PAGE EXTRACT:

Ethnic and Racial Minorities’ Challenges and Management

More attention and support are needed to improve equity among ethnic and racial minorities in the construction industry (Keegan 2021). Although there have been instances where workers who have been subjected to discriminatory behaviors have filed and won substantial lawsuits against firms, the overall conditions remain unfavorable (Shantz 2011). The occurrence of certain conditions, such as natural disasters when there is a sudden need for a large workforce, provides an opportunity to enhance workforce diversity by employing local minorities.
However, studies have shown that the disadvantages experienced by minority workers intensify (Sisk and Bankston 2014). Kongchasing and Sua-iam (2022) categorized the issues that immigrant workers experience into five main groups: skills and performance, safety, social and public health, legal and regulatory, and communication. Legal issues are crucial in reducing labor turnover because migrant employees often have limited job security and contracts.
The involvement of Hispanic workers in the construction industry’s workforce has led to a high rate of injury and accidents for them. Communication barriers are only one marginal cause of this issue. The identified factors include feeling higher productivity pressures, being subjected to disrespectful attitudes, and being more likely to tolerate unsafe conditions (Roelofs et al. 2011). Hispanic workers with certain conditions (such as being temporary, working in small companies, or drinking) have a poorer perception of the safety climate. The underlying reasons include supervisor’s pressure, competition for jobs, and discouragement from addressing safety concerns (Welton et al. 2018). Active cultural differences have been identified as an underlying cause, and therefore, better management approaches are needed. For instance, Al-Bayati (2019) attempted to provide a training module to improve the overall safety of diverse construction crews.
Communication in multilingual and ethnically diverse environments is another subject that has been investigated to a limited extent and needs further attention (Theodoropoulou 2020). Studies have shown that improved listening and writing skills of workers enhance construction labor productivity, whereas improved reading and speaking skills can have negative effects (Johari and Jha 2021). However, in some countries, communication has not been identified as a persistent problem.
The suggested managerial actions in a diverse workforce have been identified as employing highly skilled workers, administering employment contracts, providing strict supervision, rewarding workers who take initiative, and providing safety training for workers (Ling et al. 2013). Ethnic minority workers demand nonmonetary incentives and tend to group themselves with those of similar cultural or ethnic backgrounds. This may lead to divisions that negatively impact communication, safety, and productivity on construction sites (Troje and Kadefors 2018). In addition, immigrant workers face a number of issues including poor connections with locals, subpar living conditions, and challenges with professional identity (Vinokurova et al. 2018). Mental health and stress levels are as important as safety issues for ethnic minorities in construction (Ahmed et al. 2022).

EXERCISE DESCRIPTION:
Answer these questions from the text on ethnic and racial minorities in construction:
(a) Into how many main groups did Kongchasing and Sua-iam (2022) sort the issues immigrant workers experience?
(b) Which improved worker skills enhance construction labor productivity, according to Johari and Jha (2021)?
(c) What did Al-Bayati (2019) attempt to provide?

DATASET RECORDS:

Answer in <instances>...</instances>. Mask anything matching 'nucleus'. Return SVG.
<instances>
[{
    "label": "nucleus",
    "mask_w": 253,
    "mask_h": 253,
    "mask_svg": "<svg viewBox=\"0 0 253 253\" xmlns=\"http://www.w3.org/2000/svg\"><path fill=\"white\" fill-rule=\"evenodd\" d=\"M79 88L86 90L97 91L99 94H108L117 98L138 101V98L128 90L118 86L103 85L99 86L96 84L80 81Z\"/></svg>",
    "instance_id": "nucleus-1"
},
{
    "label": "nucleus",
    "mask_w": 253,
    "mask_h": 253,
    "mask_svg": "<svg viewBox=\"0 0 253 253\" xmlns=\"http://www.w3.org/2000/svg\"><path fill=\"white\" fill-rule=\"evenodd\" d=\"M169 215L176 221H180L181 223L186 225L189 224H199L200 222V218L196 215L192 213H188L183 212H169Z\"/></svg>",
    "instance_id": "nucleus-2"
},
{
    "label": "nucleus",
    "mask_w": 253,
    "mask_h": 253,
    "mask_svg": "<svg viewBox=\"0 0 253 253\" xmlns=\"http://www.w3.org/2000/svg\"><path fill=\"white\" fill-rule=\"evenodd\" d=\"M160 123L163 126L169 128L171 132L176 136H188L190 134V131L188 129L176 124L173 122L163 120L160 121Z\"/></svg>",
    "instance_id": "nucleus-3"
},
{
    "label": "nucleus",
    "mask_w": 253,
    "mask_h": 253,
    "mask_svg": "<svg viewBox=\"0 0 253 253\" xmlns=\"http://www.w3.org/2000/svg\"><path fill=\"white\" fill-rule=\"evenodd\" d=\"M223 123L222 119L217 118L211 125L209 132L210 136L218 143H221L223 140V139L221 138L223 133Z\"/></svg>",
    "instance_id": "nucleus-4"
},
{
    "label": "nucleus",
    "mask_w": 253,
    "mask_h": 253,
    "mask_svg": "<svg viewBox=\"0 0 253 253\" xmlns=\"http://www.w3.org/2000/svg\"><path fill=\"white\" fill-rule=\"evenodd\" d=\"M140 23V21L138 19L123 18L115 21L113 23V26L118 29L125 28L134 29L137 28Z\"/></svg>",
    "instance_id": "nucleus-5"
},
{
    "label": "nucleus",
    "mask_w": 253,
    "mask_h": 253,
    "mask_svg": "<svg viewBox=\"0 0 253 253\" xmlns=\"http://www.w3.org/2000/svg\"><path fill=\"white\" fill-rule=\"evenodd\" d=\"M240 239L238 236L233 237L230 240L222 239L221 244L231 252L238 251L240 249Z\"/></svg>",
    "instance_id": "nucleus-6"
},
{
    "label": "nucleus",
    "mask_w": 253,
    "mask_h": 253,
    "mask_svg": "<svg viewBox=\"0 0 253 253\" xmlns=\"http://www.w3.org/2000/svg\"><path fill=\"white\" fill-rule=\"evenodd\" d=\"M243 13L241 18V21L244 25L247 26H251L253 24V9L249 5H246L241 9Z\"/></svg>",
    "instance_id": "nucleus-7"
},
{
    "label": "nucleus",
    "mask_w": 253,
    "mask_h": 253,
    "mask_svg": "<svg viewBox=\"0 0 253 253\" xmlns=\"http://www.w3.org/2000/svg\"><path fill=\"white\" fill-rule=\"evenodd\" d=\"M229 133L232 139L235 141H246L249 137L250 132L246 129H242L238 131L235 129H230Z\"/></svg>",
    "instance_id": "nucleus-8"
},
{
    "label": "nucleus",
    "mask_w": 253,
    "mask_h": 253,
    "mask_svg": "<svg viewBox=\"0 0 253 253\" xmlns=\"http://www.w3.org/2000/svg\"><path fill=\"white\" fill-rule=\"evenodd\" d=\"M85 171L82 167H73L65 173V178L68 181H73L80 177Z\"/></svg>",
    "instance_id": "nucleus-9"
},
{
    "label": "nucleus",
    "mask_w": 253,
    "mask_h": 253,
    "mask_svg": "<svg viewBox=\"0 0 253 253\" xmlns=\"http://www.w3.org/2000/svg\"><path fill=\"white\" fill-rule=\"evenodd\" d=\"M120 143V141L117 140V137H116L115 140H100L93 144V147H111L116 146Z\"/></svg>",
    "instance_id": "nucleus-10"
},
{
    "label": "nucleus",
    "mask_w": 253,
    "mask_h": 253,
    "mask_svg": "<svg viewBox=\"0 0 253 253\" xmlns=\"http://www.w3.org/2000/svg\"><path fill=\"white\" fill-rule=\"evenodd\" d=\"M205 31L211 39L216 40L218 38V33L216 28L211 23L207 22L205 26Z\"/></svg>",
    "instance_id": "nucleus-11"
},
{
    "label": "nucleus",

FINISHED EXERCISE:
(a) Five: skills and performance, safety, social and public health, legal and regulatory, and communication.
(b) Listening and writing skills.
(c) A training module to improve the overall safety of diverse construction crews.